My last tenancy was like this. It was after April 2007. The landlord didn't protect the deposit and tried to keep all my deposit at the end of the tenancy. Once I threaten to take him into court, he agreed to return it to us.


6. Give a written notice one month before your removal date (if your agreement requires one month notice). You can also give him a ring to tell the notice, but do post a notice letter by recorded mail and keep a copy of the letter (dated) and the receipt of the recorded mail.

7. Before you leave the accommodation arrange for the landlord to inspect the property. Your landlord can check the contents of the accommodation against the inventory. It is strongly sugguested that you do a general cleaning to make the condition of the property acceptable, so that the landlord cannot find an excuse to keep part of your deposit for cleaning cost. If there is no damage and your rent is up to date your landlord should give you back your deposit. It's better to ask for cash or cheque rather than let him pay you later by bank transfer. Remember, money in your pocket is your money. You never know whether he might change his mind later to withhold your money even if he promised you to return it.

8. If you rented through a letting agent they may hold your deposit. If they refuse to return your deposit, or the company stops trading and disappears with your money, you should contact your landlord. Your landlord is responsible for returning your deposit even if you originally paid it to an agency.

9. Your landlord cannot keep your deposit because of general 'wear and tear' to the condition of the property. For example, if the carpet gets a bit worn out, it's probably wear and tear, but if you burn a hole in it, it's not. The amount of wear and tear it is normal to expect depends on the condition of the property when you moved in, and the length of time you lived there. If you think you may have problems take photos of the damage and get your landlord to sign at the back of the photo or getting a witness as early as possible in your tenancy.

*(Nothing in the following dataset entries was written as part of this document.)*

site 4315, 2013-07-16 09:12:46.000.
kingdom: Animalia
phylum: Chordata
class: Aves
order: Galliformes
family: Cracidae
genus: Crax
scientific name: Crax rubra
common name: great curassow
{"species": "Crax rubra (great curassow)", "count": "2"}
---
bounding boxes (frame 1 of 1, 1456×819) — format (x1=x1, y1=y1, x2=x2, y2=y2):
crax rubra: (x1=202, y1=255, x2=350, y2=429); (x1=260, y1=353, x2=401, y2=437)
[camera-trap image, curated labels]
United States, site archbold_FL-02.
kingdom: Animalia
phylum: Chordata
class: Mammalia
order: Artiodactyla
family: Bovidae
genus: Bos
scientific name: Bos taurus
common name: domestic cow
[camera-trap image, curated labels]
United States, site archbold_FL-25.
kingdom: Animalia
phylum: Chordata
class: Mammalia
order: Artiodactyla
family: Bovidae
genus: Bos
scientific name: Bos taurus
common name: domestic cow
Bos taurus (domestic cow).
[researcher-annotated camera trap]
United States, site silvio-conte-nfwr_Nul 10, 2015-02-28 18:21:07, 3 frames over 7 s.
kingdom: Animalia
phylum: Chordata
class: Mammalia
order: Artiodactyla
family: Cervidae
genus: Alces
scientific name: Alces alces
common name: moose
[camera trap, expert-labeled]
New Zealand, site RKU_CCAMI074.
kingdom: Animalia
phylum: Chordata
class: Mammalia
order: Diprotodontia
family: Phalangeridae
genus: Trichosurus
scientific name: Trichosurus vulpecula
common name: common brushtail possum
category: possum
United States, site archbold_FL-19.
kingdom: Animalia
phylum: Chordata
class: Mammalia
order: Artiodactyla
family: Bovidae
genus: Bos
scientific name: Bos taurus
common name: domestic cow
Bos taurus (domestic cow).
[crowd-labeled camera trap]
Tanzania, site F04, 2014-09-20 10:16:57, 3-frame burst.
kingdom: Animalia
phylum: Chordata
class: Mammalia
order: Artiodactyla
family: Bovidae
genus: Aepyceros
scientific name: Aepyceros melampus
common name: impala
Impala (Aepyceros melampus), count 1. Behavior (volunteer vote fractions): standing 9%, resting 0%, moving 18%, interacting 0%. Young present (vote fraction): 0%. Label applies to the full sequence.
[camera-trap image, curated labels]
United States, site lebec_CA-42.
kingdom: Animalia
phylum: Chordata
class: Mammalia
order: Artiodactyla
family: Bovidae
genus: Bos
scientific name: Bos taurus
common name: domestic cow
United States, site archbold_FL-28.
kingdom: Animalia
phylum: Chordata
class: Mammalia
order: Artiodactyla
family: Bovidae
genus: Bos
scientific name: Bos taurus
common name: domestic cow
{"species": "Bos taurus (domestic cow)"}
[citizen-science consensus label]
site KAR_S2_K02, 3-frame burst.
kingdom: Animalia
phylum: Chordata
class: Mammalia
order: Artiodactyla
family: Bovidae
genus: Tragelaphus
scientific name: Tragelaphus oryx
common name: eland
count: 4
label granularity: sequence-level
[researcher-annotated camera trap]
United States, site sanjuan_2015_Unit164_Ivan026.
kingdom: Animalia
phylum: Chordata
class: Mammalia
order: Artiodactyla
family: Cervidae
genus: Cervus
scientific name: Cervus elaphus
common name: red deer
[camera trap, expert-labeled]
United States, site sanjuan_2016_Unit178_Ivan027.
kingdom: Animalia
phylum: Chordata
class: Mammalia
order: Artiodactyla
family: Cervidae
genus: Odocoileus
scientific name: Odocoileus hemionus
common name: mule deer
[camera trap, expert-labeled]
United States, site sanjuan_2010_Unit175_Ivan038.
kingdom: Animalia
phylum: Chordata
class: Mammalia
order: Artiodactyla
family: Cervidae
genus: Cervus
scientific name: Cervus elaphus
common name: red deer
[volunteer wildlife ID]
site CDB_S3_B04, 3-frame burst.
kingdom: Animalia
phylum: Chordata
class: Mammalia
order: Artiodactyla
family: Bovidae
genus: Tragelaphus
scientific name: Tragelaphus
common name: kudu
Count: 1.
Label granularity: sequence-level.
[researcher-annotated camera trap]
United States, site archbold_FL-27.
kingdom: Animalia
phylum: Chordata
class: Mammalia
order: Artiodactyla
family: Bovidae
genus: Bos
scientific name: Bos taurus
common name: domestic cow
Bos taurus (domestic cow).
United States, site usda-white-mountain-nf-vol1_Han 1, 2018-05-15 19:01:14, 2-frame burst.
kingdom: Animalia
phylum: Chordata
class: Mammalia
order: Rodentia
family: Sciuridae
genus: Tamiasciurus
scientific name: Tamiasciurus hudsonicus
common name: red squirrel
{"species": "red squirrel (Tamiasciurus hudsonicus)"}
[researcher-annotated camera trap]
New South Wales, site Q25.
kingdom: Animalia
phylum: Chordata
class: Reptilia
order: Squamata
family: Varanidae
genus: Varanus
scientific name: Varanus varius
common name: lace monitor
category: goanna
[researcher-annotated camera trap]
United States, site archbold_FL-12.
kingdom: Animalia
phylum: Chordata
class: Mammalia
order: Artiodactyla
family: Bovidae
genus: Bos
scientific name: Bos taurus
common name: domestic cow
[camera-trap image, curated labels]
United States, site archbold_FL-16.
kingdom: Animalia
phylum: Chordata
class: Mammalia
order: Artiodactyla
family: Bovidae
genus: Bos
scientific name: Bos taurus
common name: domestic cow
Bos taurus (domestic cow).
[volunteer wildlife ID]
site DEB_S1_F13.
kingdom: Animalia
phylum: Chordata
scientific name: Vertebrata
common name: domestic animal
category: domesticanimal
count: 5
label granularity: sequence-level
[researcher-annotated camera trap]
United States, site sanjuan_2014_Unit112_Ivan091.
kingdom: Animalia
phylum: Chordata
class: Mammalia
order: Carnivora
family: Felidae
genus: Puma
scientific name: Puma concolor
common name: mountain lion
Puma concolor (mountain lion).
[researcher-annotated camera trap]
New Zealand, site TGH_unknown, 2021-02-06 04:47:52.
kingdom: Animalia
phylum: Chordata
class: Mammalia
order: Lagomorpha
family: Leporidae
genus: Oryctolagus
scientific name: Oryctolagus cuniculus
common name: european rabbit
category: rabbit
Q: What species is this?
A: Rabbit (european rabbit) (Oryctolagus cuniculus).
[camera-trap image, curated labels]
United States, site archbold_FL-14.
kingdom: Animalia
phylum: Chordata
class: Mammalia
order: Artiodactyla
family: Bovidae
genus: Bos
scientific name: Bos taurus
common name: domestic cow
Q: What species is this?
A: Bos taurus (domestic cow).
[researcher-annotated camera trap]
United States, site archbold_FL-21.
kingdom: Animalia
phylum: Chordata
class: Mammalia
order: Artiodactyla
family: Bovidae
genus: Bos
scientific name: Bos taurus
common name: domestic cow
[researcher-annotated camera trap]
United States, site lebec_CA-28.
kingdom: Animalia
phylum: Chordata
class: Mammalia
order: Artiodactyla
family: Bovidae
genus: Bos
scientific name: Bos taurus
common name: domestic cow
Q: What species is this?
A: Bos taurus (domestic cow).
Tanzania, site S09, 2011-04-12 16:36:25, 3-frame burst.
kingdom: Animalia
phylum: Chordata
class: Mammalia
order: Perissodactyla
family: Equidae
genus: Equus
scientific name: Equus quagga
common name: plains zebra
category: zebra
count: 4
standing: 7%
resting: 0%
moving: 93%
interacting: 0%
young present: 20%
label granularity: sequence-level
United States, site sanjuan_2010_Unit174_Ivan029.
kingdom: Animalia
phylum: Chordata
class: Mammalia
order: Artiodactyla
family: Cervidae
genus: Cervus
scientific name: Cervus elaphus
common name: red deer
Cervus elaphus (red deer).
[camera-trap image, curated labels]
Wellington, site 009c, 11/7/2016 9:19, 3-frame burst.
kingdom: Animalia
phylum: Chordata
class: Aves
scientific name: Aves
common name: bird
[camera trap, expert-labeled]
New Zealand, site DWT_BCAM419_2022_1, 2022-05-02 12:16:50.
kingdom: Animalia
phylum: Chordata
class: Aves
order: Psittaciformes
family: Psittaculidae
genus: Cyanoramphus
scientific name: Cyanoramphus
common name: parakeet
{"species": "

10. Write to your landlord. If your landlord refuses to give you back your deposit, write and ask for it to be returned to you. Your letter should ask why your deposit is being kept and what costs are being taken out of your deposit. Give your landlord a deadline to reply (such as within one week). Keep a copy of the letter and post it by recorded mail (and also keep the receipt of the recorded mail) in case you need to refer to it later.

Your landlord may reply with a list of the deductions from your deposit rather than returning it. Look at these and see whether you agree with them. If you don't agree with some or all of the costs you will need to write again. If your landlord doesn't respond to your letter at all, write again once the deadline has passed.

Your second letter should say which costs you think are unreasonable and the reasons why you think the costs are unreasonable, and the amount of money you think should be returned to you. Give your landlord a deadline for a second reply. State that you will take him to small claims court if you don't get your deposit back by this date.

11. Taking your landlord to court. This is the last resort you can do to get your deposit back. I never went this far. Once you follow the above suggestions, it's unlikely that your landlord would make you go to this step unless he has a very strong nerve.

Now, if you don't get a reply or he still won't give you the money, you can take him to the small claims court. The court can order your landlord to give you back your deposit. You may not even have to go to a court hearing if your landlord pays before the hearing takes place. Taking court action to get your deposit back is quite straightforward.

The small claims court deals with disputes about deposits. The court procedure is meant to be simple enough for people to use without having a solicitor. You have to pay a certain amount of money to the court to start your claim. You will be able to claim this back from your landlord if you win. If you don't win you will lose the court fee.